Wayne Grey, Department of Mathematics, Western University
Combinatorial computation for permuted mixed-norm embeddings
My 2015 thesis solved nearly all cases of the inclusion problem for mixed Lebesgue norms in two
variables, leaving only one specific case, with atomic measures and exponents in a particular order.
Finding the best constant in this difficult case turns out to generalize the (NP-hard) optimizing
version of the partition problem.
A simple sufficient condition based on Minkowski's integral inequality is also necessary for nonatomic
measures. Even for arbitrarily many variables, a combinatorial argument fully solves the problem with
nonatomic measures by reducing it to two-variable subproblems.

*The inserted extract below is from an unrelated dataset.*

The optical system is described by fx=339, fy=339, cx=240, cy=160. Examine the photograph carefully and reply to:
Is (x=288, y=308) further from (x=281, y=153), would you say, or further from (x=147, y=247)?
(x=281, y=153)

This talk focuses on the outstanding question of whether this Minkowski condition on two-variable
subproblems is sufficient even with atomic measures. The analytic problem is translated into a
combinatorial one, akin to bubble sort but more complicated, with a substitution move in addition to
the adjacent swap.
Computational experiments designed to find a counterexample eventually led me to conjecture that there
isn't one, and gave insights which assist work by hand. Specifically, they showed that sometimes more
exchanges are necessary than in bubble sort. The smallest such example has four variables and begins by
swapping an initially in-order middle pair, which is swapped back later.